Identity and access management provider Okta on Tuesday said it concluded its probe into the breach of a third-party vendor in late January 2022 by the LAPSUS$ extortionist gang and that it was far more limited in scope.

Stating that the “impact of the incident was significantly less than the maximum potential impact” the company had previously shared last month, Okta said the intrusion impacted only two customer tenants, down from 366 as was initially assumed.

The security event took place on January 21 when the LAPSUS$ hacking group gained unauthorized remote access to a workstation belonging to a Sitel support engineer.
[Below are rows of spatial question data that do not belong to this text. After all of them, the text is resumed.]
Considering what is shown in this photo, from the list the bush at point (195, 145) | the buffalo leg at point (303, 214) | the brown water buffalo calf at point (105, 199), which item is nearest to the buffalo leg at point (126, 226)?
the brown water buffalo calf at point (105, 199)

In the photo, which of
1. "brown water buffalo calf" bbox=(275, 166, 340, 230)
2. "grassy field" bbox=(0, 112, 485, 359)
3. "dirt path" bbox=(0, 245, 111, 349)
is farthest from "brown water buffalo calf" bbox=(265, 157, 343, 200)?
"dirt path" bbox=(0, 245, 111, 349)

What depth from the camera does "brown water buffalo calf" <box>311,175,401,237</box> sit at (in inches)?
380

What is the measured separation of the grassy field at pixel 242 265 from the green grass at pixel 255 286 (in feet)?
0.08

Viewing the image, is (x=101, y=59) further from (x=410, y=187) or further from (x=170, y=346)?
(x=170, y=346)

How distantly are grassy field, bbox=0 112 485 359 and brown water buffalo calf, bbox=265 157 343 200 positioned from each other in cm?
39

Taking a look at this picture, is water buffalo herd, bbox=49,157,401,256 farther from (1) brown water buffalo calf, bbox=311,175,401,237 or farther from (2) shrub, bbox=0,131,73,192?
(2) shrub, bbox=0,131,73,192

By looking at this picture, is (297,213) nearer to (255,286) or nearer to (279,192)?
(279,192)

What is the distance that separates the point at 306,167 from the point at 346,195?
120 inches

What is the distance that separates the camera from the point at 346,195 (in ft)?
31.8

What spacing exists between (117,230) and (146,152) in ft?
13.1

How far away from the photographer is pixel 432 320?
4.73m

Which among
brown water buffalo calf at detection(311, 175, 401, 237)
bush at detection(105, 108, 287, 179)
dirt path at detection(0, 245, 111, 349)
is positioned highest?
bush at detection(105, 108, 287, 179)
But it only became public knowledge nearly two months later when the adversary posted screenshots of Okta’s internal systems on their Telegram channel.

In addition to accessing two active customer tenants within the SuperUser application — which is used to perform basic management functions — the hacker group is said to have viewed limited additional information in other applications like Slack and Jira, corroborating prior reports.

“Control lasted for 25 consecutive minutes on January 21, 2022,” David Bradbury, Okta’s chief security officer, said. “The threat actor was unable to successfully perform any configuration changes, MFA or password resets, or customer support ‘impersonation’ events.”

“The threat actor was unable to authenticate directly to any Okta accounts,” Bradbury added.

Okta, which has faced criticism for its delayed disclosure and its handling of the incident, said it has terminated its relationship with Sitel and that it’s making changes to its customer support tool to “restrictively limit what information a technical support engineer can view.”